Tuvimos una clase muy agradable. El profesor Lupin había llevado una caja de cristal que contenía un hinkypunk, una criatura pequeña de una sola pata que parecía hecha de humo, enclenque y aparentemente inofensiva.
—Atrae a los viajeros a las ciénagas —dijo el profesor Lupin mientras los alumnos tomaban apuntes—. ¿Ven el farol que le cuelga de la mano? Le sale al paso, el viajero sigue la luz y entonces...
El hinkypunk produjo un chirrido horrible contra el cristal.
Al sonar el timbre, todos, recogimos nuestras cosas y nos dirigimos a la puerta.
—Espera un momento, Allie —me pidió Lupin antes de que desapareciera por la puerta—, me gustaría hablar un momento contigo.
Mis amigos me lanzaron una mirada antes de irse con los demás. Ya imaginaba de lo que podría tratar, volví sobre mis pasos con pesadumbre y vi al profesor cubrir la caja del hinkypunk.

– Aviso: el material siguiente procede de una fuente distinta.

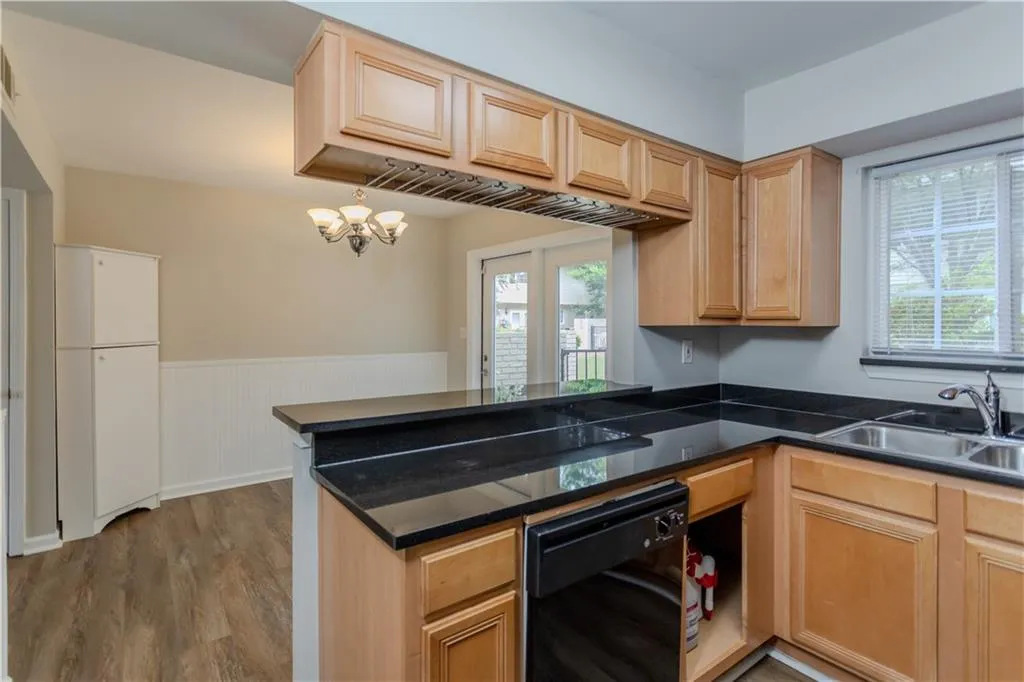 Kitchen with wainscoting, black dishwasher, a peninsula, dark countertops, and wood finished floors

—Me han contado lo del partido —comentó Lupin, volviendo a su mesa y metiendo los libros en su maletín—. Y lamento mucho lo de tu escoba. ¿Será posible arreglarla?
—No —contesté sin ánimo—, el sauce la hizo trizas.
Lupin suspiró.
—Plantaron el sauce boxeador el mismo año que llegué a Hogwarts. La gente jugaba a un juego que consistía en aproximarse lo suficiente para tocar el tronco. Un chico llamado Davey Gudgeon casi perdió un ojo y se nos prohibió acercarnos. Ninguna escoba habría salido airosa.
—¿Ha oído también lo de los dementores? —pregunté, haciendo un esfuerzo por contenerme.
Lupin me dirigió una mirada rápida.
—Sí, lo oí. Creo que nadie ha visto nunca tan enfadado al profesor Dumbledore. Están cada vez más rabiosos porque Dumbledore se niega a dejarlos entrar en los terrenos del colegio... Fue la razón por la que te caíste, ¿no?
Miré a Lupin sintiéndome peor que nunca y contuve las ganas de llorar, lo cual era lo más estúpido.